— OPDRACHTEN —
1. Beantwoord deze vragen over de tekst over water in het Midden-Oosten:
(a) Welk land controleert het begin van de pijpleiding?
(b) Naar het voorbeeld van welke organisatie zou de Waterautoriteit worden opgezet?
(c) Welke rol kan de Europese Unie volgens de tekst spelen?
2. Schrijf verder aan de tekst over water in het Midden-Oosten, vanaf de laatste zin.

— TEKST —
Verbeterde irrigatietechnieken, recyclage en ontzilting, of rationeel gebruik van water zijn slechts tussentijdse oplossingen, bruikbaar voor de korte termijn. Over de enige mogelijke duurzame oplossing voor het waterprobleem in het Midden-Oosten wordt voorlopig nog in alle talen gezwegen. Enkel wanneer alle landen in de regio, met inbegrip van de Golfstaten, Syrië en Turkije, samenwerken aan een grootschalige waterinfrastructuur kan een catastrofe worden vermeden. Een oplossing is een pijpleiding, vertrekkend vanuit Turkije, met vertakkingen naar de Jordaanregio en de Golf. Syrië speelt een hierin belangrijke rol als doorgangsland – een vredesproces met Israël is daarom dringend en noodzakelijk. Turkije controleert het begin van de pijp, zit dus met de hand aan de kraan, en kan zich vanuit deze positie laten gelden als een regionale macht. De Arabische landen staan hier zeer wantrouwig tegenover, en zijn zeker niet van plan om hun overlevingskansen in de handen van Turkije te leggen. Een supranationaal orgaan, een Waterautoriteit naar het voorbeeld van de Europese Gemeenschap voor Kolen en Staal, dat zelf zowel de bronnen als de pijpleiding beheert, kan dit probleem opvangen: discussies over eigendom worden vermeden of kunnen binnen de gemeenschap worden opgelost door middel van arbitrage en andere vreedzame rechtsmiddelen. De Europese Unie kan als financier fungeren als motor voor deze integratie en samenwerking.

— GEGEVENS —
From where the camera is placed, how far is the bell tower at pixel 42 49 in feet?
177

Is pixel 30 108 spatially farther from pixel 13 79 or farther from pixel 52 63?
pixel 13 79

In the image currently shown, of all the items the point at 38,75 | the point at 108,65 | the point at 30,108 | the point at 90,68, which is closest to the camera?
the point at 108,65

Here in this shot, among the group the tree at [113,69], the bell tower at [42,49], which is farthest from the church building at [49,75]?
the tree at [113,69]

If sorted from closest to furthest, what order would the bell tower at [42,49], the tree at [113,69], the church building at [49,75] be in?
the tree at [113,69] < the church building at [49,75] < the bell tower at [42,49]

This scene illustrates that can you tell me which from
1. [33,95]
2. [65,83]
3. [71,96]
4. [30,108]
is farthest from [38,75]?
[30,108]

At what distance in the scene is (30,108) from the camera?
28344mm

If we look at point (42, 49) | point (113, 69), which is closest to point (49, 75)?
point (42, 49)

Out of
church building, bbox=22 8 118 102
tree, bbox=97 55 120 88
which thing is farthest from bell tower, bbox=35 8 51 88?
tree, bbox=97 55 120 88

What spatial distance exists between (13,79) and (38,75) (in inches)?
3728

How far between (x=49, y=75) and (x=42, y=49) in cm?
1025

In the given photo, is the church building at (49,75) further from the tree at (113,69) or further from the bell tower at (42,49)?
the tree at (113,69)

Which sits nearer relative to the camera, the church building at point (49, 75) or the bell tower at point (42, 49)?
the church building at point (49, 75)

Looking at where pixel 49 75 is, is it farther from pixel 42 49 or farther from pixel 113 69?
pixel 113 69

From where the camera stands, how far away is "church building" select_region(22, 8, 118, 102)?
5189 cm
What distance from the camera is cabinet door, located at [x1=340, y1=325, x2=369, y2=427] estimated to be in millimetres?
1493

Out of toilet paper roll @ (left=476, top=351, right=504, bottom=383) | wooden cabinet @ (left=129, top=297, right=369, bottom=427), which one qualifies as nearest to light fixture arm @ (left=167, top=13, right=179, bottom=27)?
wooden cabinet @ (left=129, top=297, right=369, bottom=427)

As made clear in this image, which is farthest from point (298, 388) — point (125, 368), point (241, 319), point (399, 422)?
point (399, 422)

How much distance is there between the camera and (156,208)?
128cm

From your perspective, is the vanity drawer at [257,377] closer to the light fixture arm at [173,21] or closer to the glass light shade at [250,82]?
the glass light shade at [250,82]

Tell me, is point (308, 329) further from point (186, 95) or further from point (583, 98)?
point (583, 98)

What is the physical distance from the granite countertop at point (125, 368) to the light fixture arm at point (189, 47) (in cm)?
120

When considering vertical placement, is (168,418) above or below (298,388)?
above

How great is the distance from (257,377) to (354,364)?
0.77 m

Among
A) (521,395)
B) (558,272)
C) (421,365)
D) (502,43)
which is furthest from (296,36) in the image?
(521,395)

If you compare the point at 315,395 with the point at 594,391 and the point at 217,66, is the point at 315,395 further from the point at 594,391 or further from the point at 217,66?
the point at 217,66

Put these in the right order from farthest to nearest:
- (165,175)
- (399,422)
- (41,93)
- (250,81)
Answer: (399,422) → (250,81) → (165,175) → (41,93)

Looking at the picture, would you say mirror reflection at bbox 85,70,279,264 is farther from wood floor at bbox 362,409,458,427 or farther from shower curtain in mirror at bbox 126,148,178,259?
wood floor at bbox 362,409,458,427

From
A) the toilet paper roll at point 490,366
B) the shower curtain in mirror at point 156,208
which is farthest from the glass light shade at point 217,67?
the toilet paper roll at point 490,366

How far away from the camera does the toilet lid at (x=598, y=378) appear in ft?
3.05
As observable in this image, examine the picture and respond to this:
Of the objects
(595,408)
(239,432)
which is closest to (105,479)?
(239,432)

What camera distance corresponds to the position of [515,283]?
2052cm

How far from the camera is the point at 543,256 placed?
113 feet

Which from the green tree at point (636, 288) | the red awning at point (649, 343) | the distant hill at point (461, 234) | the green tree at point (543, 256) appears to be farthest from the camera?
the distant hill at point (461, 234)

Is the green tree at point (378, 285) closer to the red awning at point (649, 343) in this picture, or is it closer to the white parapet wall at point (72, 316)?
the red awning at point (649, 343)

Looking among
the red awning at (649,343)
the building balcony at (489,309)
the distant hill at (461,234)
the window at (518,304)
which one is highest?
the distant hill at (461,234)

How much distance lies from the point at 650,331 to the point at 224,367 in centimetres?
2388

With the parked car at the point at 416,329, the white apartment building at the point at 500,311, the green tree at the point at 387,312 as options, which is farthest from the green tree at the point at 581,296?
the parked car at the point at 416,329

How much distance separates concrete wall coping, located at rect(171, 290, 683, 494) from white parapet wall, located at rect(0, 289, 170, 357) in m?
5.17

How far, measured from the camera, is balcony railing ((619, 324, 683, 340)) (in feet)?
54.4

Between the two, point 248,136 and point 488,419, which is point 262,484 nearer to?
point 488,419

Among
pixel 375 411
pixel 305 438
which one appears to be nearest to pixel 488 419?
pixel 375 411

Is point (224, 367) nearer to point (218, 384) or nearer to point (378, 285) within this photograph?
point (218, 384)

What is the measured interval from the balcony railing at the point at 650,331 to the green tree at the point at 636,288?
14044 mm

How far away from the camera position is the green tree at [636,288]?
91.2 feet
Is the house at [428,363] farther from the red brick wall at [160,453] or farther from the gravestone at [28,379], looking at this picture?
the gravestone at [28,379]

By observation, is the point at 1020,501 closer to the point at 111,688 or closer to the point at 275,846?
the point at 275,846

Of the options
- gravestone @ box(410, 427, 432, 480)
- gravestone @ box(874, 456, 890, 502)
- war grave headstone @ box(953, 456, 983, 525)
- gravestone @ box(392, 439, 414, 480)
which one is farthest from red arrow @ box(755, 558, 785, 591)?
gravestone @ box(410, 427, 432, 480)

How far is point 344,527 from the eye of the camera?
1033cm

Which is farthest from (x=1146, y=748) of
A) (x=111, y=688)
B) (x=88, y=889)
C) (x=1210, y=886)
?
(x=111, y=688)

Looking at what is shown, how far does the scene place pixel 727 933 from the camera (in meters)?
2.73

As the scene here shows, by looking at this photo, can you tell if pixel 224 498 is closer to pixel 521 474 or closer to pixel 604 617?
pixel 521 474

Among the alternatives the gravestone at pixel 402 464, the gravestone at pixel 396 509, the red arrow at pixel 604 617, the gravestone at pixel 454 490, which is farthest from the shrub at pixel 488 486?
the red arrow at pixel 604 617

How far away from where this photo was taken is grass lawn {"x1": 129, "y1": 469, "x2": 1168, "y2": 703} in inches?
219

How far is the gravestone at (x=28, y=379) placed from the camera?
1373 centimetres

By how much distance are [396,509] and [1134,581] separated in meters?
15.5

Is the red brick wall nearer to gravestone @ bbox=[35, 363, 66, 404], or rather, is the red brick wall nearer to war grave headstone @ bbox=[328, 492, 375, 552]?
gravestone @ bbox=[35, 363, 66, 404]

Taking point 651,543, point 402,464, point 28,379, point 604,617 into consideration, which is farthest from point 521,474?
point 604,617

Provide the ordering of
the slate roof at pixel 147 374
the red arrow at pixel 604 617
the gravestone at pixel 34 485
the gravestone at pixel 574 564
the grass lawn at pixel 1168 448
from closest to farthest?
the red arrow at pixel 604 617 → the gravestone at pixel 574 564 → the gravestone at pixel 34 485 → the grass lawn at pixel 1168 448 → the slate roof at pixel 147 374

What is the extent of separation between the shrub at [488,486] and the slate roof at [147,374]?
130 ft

— ANTWOORDEN —
1.
(a) Turkije.
(b) De Europese Gemeenschap voor Kolen en Staal.
(c) De Europese Unie kan als financier fungeren, als motor voor integratie en samenwerking.

2.
Voorlopig zijn we lang zo ver nog niet. Het internationaal recht over het zgn. ‘niet-scheepvaartmatig gebruik van internationale rivierbekkens’ blijft vaag en onduidelijk wanneer het over rechten en verdeling aankomt, laat staan dat er over rechten en verdeling gepraat kan worden in een conflictsituatie. Maar de tijd dringt, en iedere dag dat er geen oplossing wordt gevonden voor de crisis, is een dag lang verloren water. Of met de woorden van John Friedman, adviseur van de Israëlische premier Ehud Barak, tijdens de Wereld Waterconferentie van maart ll. in Den Haag: “Een regionale oplossing van het waterprobleem moet er zo snel mogelijk komen. We moeten de komende maand vrede sluiten, anders zijn we misdadigers”. Drie maanden later valt er hier nog niet veel van te merken.
* Stefan Deconinck is licentiaat internationale betrekkingen. Als wetenschappelijk medewerker verbonden aan Centrum voor Duurzame Ontwikkeling (CDO) van de Universiteit Gent, en werkzaam rond de watercrisis in het Midden-Oosten.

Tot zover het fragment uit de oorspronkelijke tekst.